WHAT IS BEING ASKED:
Write the next part of the nursing care plan for hypertension that follows, starting right after its final sentence and ignoring the data placed after it.

DOCUMENT EXCERPT:
______________________________
Saturday, June 13, 2009

Nursing Care Plan for Hypertension

. Saturday, June 13, 2009

Hypertension Description is a persistent or intermittent elevation of systolic arterial blood pressure above 140 mm Hg or diastolic pressure above 90 mm Hg. Hypertension is a chronic disease, primary goals in Hypertension Nursing Care Plan is to reduce the blood pressure to less than 140/90.

Hypertension classified:
Primary (essential) accounts for over 90% of cases and is often referred to as idiopathic, since the underlying cause is not known.  Secondary hypertension results from a number of conditions that impair blood pressure regulation, and accounts for only 5% to 8% of all cases of hypertension.  Malignant hypertension, results from either type and can cause blood pressures as high as 240/150 mm Hg

Cause of Hypertension:
Cause of primary Hypertension is not known. However, associated with risk factors such as genetic predisposition, stress, obesity, and a high-sodium diet.
Secondary Hypertension results from disorders that impair blood pressure regulation, particularly renal, endocrine, vascular, and neurological disorders, hypertensive disease of pregnancy (toxemia) and use of estrogen-containing oral contraceptive
Malignant Hypertension is also not known, but it may be associated with dilation of cerebral arteries and generalized arteriolar fibrinoid necrosis, which increases intracerebral blood flow.
Ethnic/Racial African Americans and elderly people are most prone to hypertension and its complications.

Physical Examination Nursing Care Plan for Hypertension
  • Appear symptom-free in early stages, although flushing of the face may be present
  • Fundoscopic examination of the retina may reveal hemorrhage
  • Measure blood pressure in both arms three times 3 to 5 minutes apart. patient is at rest in the sitting, standing, and lying positions. Hypertension should not be diagnosed on the basis of one reading unless it is greater than 210/120 mm Hg.
______________________________
GIVEN MATERIAL:
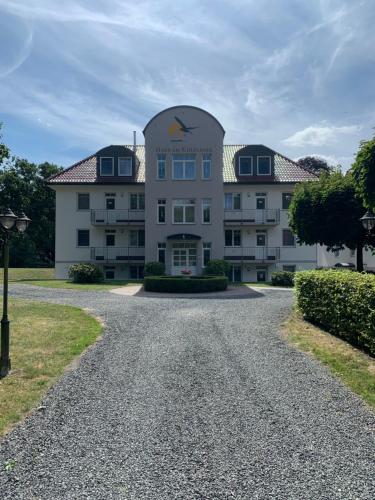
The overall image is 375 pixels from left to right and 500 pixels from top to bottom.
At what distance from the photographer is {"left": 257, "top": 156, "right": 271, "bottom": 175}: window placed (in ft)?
110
______________________________
WRITTEN REPLY:
Diagnostic Highlights Nursing Care Plan for Hypertension
  • Blood urea nitrogen
  • Serum creatinine
  • Total cholesterol
  • Triglycerides
  • Electrocardiogram

Nursing diagnosis Nursing Care Plan for Hypertension

Because Hypertension is chronic disease and a major cause of stroke, cardiac disease, and renal failure, Hypertension nursing diagnosis on nursing care plan for Hypertension many associated with the Knowledge deficit about Diet, Disease process, Health behaviors, Medication, prescribed activity, Treatment regime and lifestyle

Primary Hypertension nursing diagnosis is knowledge deficit related to chronic disease management,
Possible nursing diagnosis which is commonly found in nursing care plan for Hypertension
  • Fatigue
  • Ineffective coping
  • Ineffective tissue perfusion: Cardiopulmonary
  • Noncompliance: Therapeutic regimen
  • Risk for injury

Nursing outcomes Nursing Care Plan for Hypertension, Patients will:
  • Identify appropriate food choices.
  • Express that he has more energy.
  • Demonstrate adaptive coping behaviors.
  • Maintain adequate cardiac output and hemodynamic stability.
  • Comply with his therapy regimen.
  • Remain free from complications

Patient Teaching and Home Healthcare Guide, Nursing Care Plan for Hypertension
  • Teach the patient to use a self-monitoring blood pressure cuff and to record the reading at least twice a week.
  • Tell the patient to take his blood pressure at the same hour each time, with out more than usually activity preceding the measurement.
  • Tell the patient and family to keep a record of drugs used in the past.
  • To encourage compliance with antihypertensive therapy, suggest establishing a daily routine for taking medication. Warn the patient that uncontrolled hypertension may cause stroke and heart attack. Tell him to report any adverse reactions to prescribed drugs. Advise him to avoid high-sodium antacids and over-the-counter cold and sinus medications containing harmful vasoconstrictors.
  • Help the patient examine and modify his lifestyle behavior.
  • Suggest stress-reduction groups, dietary changes, and an exercise program.
  • Encourage a change in dietary habits. Help the obese patient plan a reducing diet.
  • Tell to the patients to avoid high-sodium foods, table salt, and foods high in cholesterol and saturated fat.